# Activity A
Return the part of the piece about the library's wood turtle evening that begins at the words "These evenings are" and stops after the words "has happened here.", copying it word for word.
# Activity B
Extend the account of the wood turtle presentation at the library, picking up after its final sentence.

# Excerpt
━━━━━━━━━━━━━━━━━━━━

A wildlife biologist smitten with wood turtles makes an evening presentation at my library, turtle in tow.

The room fills with people I know, and some I don’t know — a little girl from Montpelier with her grandfather whose family has owned a lakeside camp in Woodbury for 100 years. The trustees bring homemade desserts; there’s cold cider; we borrow chairs from the elementary school’s second floor gymnasium. In the humidity, I wipe sweat from my forehead with the school’s paper towels.

An older couple brings their dog, who otherwise would have cowered alone at home, if thunderstorms moved in.

These evenings are a microcosm of small town Vermont: one woman quietly counsels another about obtaining a medical referral. The kids pile a paper plate with brownies. Another woman raids my book sale, asks for a box, and says she’ll drop a check by later.

In the end, I lock up, saying goodnight to the silent 100-year-old schoolhouse. So many people have gone through these doors; so much living has happened here.

━━━━━━━━━━━━━━━━━━━━

# Data section
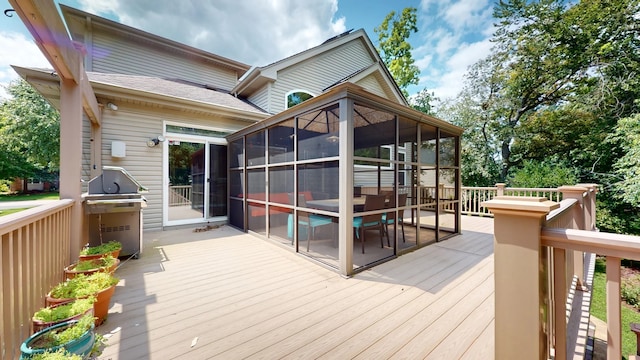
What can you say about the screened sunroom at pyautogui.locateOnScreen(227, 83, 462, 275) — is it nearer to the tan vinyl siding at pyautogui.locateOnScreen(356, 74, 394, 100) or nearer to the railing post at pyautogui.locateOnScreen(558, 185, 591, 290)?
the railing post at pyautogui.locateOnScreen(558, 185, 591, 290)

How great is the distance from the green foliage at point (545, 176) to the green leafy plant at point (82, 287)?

━━━━━━━━━━━━━━━━━━━━

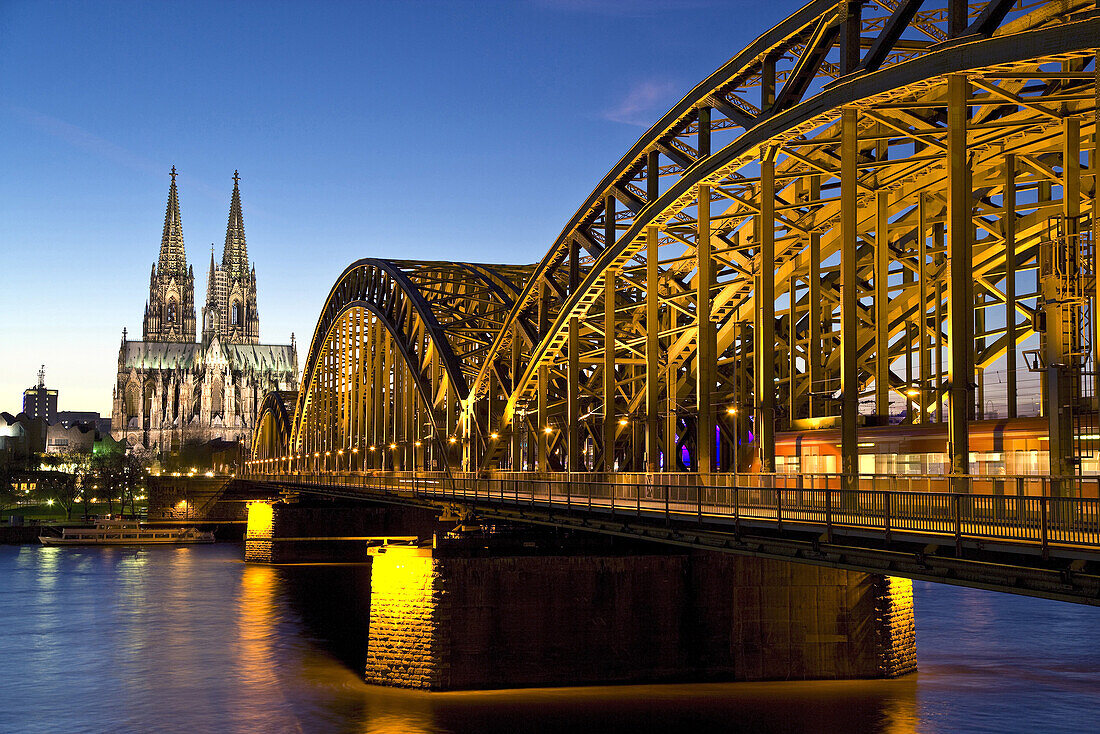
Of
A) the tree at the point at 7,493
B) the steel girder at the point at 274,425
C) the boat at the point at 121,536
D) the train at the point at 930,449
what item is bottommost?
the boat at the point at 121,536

━━━━━━━━━━━━━━━━━━━━

# Expected output A
These evenings are a microcosm of small town Vermont: one woman quietly counsels another about obtaining a medical referral. The kids pile a paper plate with brownies. Another woman raids my book sale, asks for a box, and says she’ll drop a check by later.

In the end, I lock up, saying goodnight to the silent 100-year-old schoolhouse. So many people have gone through these doors; so much living has happened here.

# Expected output B
In my library, next door, I glance around at a bit of chaos — a pile of old buttons in a pie plate the children have strung into necklaces, picture books on the floor.

Enough for one day. I turn off the light, lock the door, and walk out into the cooling-down rain-sweet night.

And over the grass at the roadside a land turtle crawled, turning aside for nothing, dragging his high-domed shell over the grass: His hard legs and yellow-nailed feet threshed slowly through the grass, not really walking, but boosting and dragging his shell along.